** Opening Source data block **
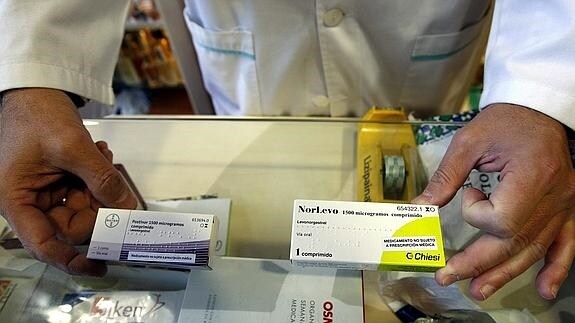 Un farmacéutico muestra píldoras postcoitales.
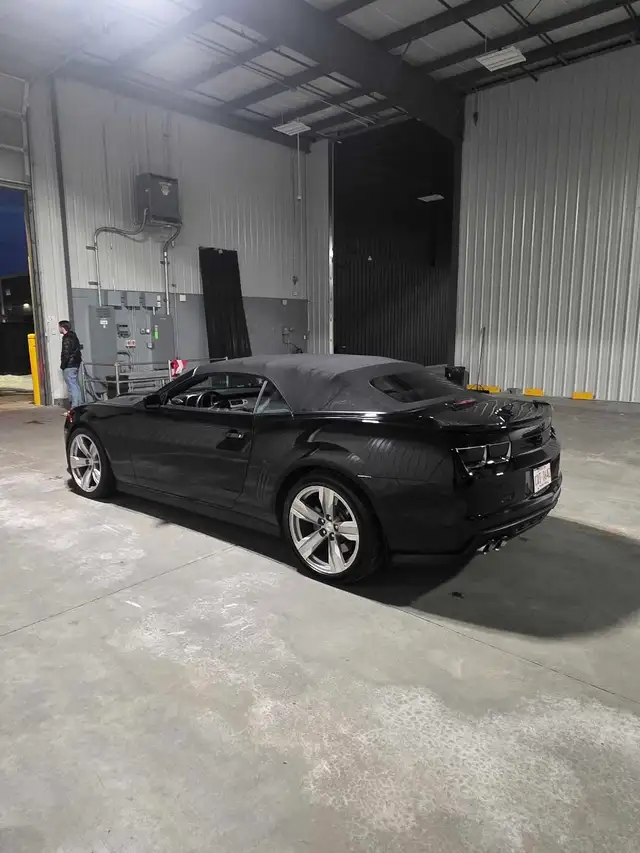 2013 zl1 camaro in Cars & Trucks in Strathcona County - Image 5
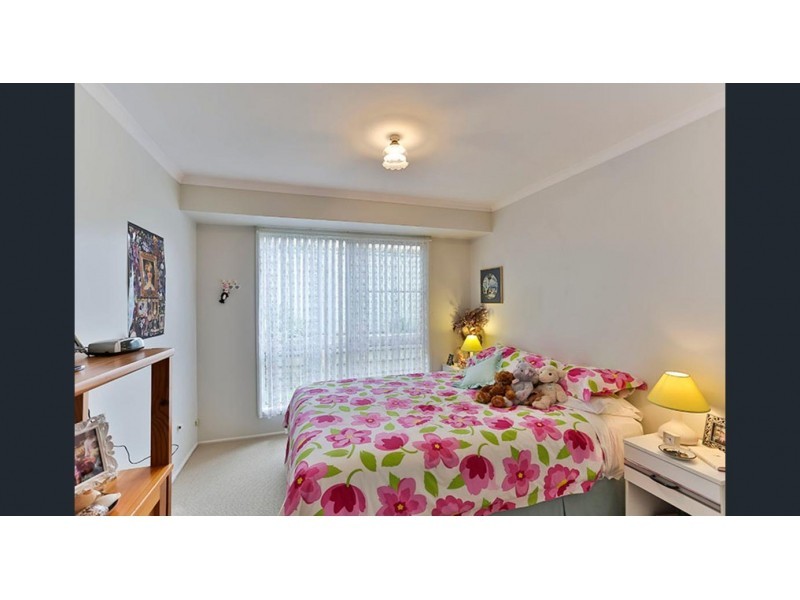 7 Roslyn Street, Centenary Heights QLD 4350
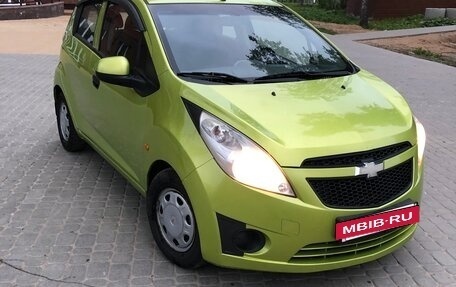 Chevrolet Spark III, 2011 год, 490 000 рублей, 2 фотография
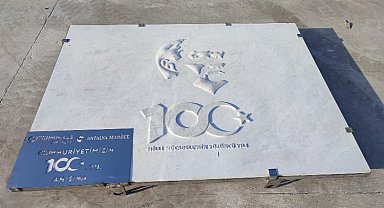 700 kiloluk 'mermer anıt taş' denize indirildi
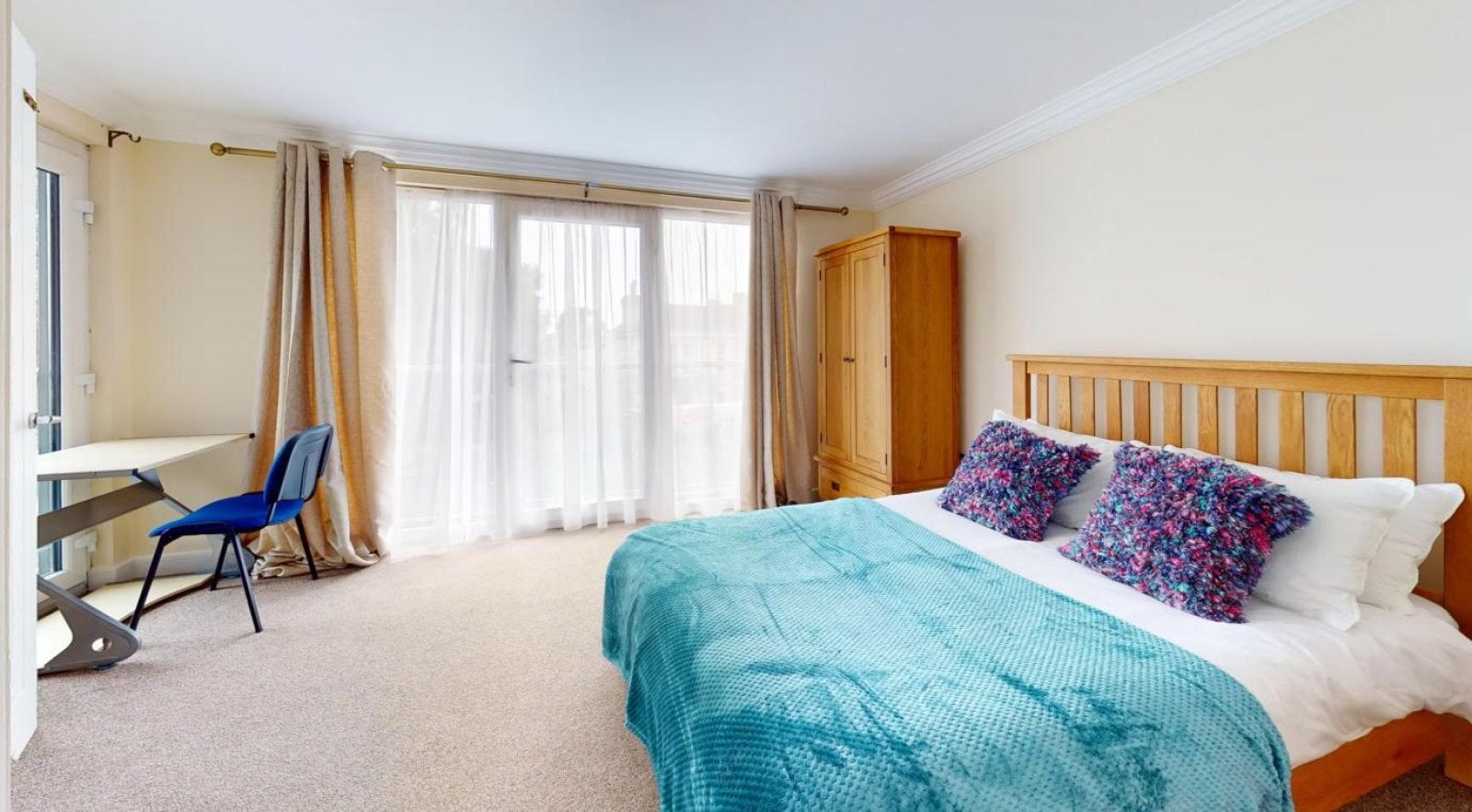 Room Queen's Gate in Plymouth
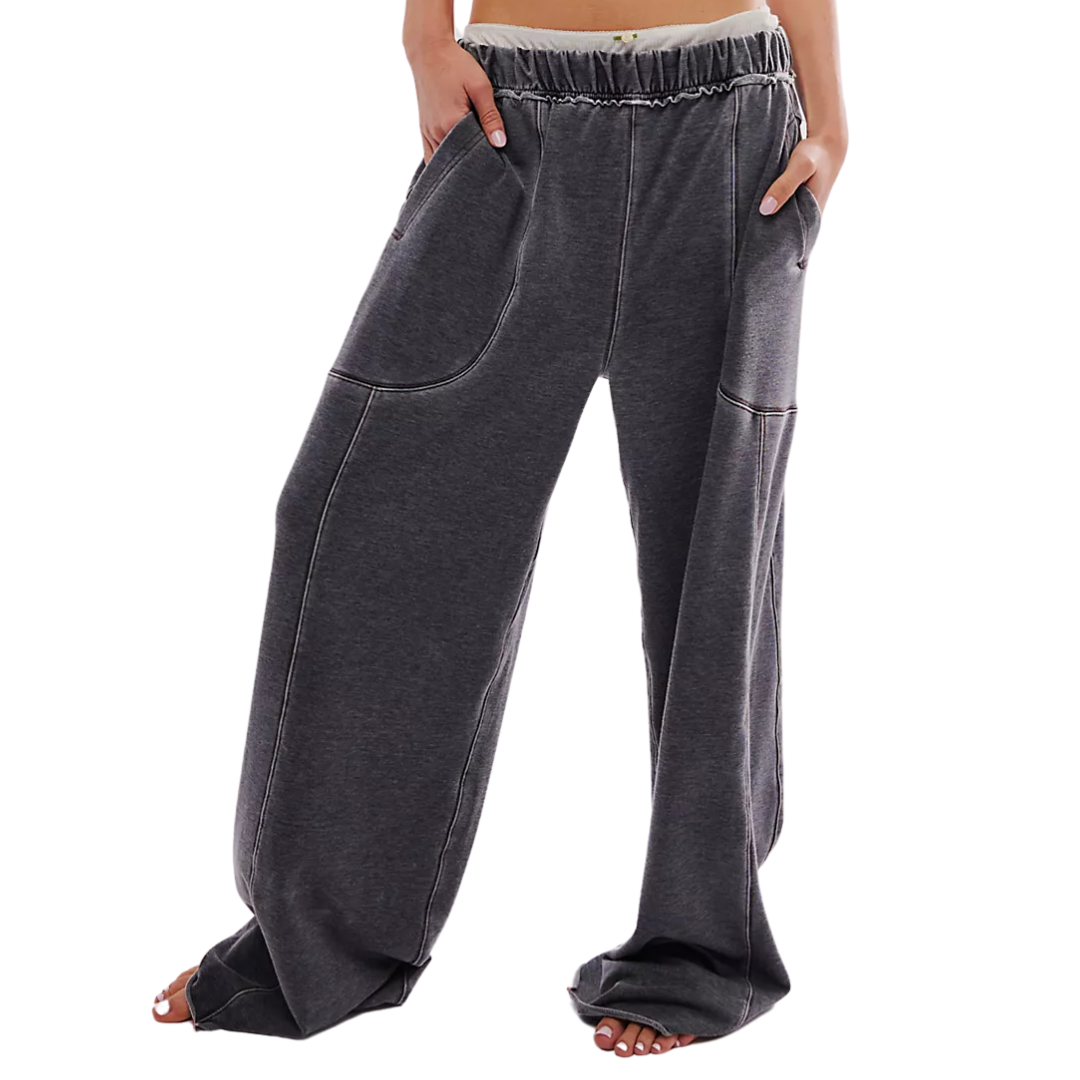 Don't Wait Up Lounge Pant in Black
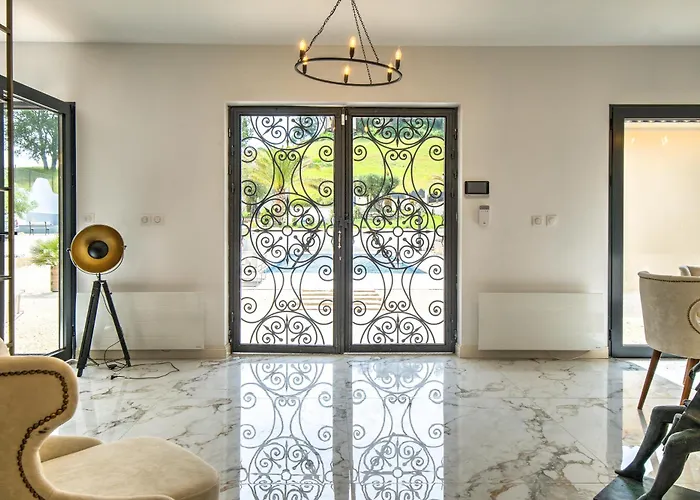 Semesterbostad Gurson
** Closing Source data block **
**Directive**
Turn the records above into a Markdown table with the columns "Row" and "Line," giving each line its number and skipping any blank lines. Leave the pictures out of the answer.

**Reply to the exercise**
| Row | Line |
|---|---|
| 1 |  Un farmacéutico muestra píldoras postcoitales. |
| 2 |  2013 zl1 camaro in Cars & Trucks in Strathcona County - Image 5 |
| 3 |  7 Roslyn Street, Centenary Heights QLD 4350 |
| 4 |  Chevrolet Spark III, 2011 год, 490 000 рублей, 2 фотография |
| 5 |  700 kiloluk 'mermer anıt taş' denize indirildi |
| 6 |  Room Queen's Gate in Plymouth |
| 7 |  Don't Wait Up Lounge Pant in Black |
| 8 |  Semesterbostad Gurson |